Pull out the lines of the records from the one containing "Is (99,260) found" through the end of the records, repeating them word for word. Leave the pictures out of your answer.

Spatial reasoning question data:
+-------+

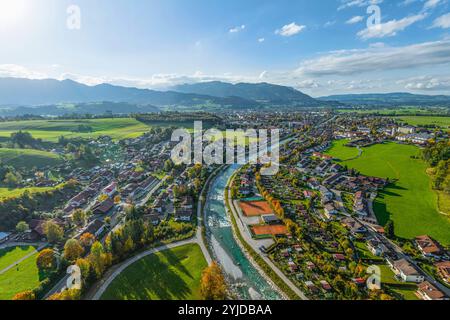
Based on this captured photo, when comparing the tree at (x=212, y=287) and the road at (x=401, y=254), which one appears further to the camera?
the road at (x=401, y=254)

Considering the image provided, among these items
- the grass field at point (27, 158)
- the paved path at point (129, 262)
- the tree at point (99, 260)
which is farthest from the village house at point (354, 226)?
the grass field at point (27, 158)

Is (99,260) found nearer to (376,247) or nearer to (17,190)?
(376,247)

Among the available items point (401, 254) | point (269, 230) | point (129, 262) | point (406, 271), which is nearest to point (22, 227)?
point (129, 262)

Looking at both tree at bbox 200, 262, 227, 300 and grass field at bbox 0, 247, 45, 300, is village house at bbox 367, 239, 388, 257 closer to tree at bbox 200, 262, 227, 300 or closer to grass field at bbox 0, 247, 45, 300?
tree at bbox 200, 262, 227, 300

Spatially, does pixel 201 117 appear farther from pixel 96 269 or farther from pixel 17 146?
pixel 96 269

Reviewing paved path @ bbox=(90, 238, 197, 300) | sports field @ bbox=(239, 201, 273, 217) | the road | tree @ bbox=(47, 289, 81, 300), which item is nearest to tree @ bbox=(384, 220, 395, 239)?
the road

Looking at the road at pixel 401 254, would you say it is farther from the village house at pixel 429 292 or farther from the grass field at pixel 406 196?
the grass field at pixel 406 196
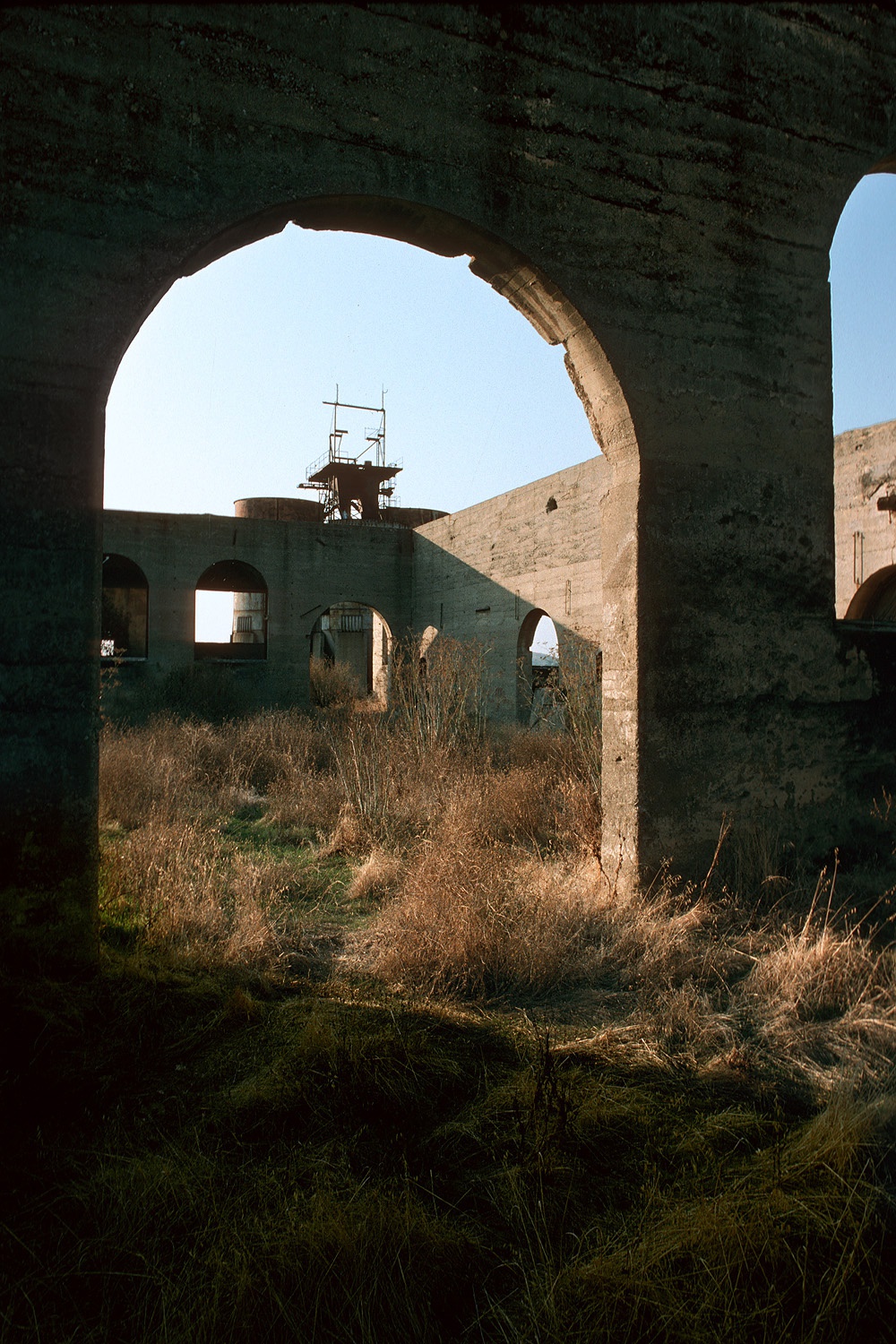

+-------+

■ Written response
Is (99,260) found nearer to (376,247) or nearer to (17,190)?
(376,247)

Among the available items point (401, 254) | point (269, 230) | point (129, 262) | point (406, 271), which is nearest to point (22, 227)?
point (129, 262)

Looking at both tree at bbox 200, 262, 227, 300 and grass field at bbox 0, 247, 45, 300, is village house at bbox 367, 239, 388, 257 closer to tree at bbox 200, 262, 227, 300 or closer to grass field at bbox 0, 247, 45, 300?
tree at bbox 200, 262, 227, 300

Spatially, does pixel 201 117 appear farther from pixel 96 269 or farther from pixel 17 146?
pixel 96 269

Reviewing paved path @ bbox=(90, 238, 197, 300) | sports field @ bbox=(239, 201, 273, 217) | the road | tree @ bbox=(47, 289, 81, 300), which item is nearest to tree @ bbox=(384, 220, 395, 239)?
the road

Looking at the road at pixel 401 254, would you say it is farther from the village house at pixel 429 292 or farther from the grass field at pixel 406 196?
the grass field at pixel 406 196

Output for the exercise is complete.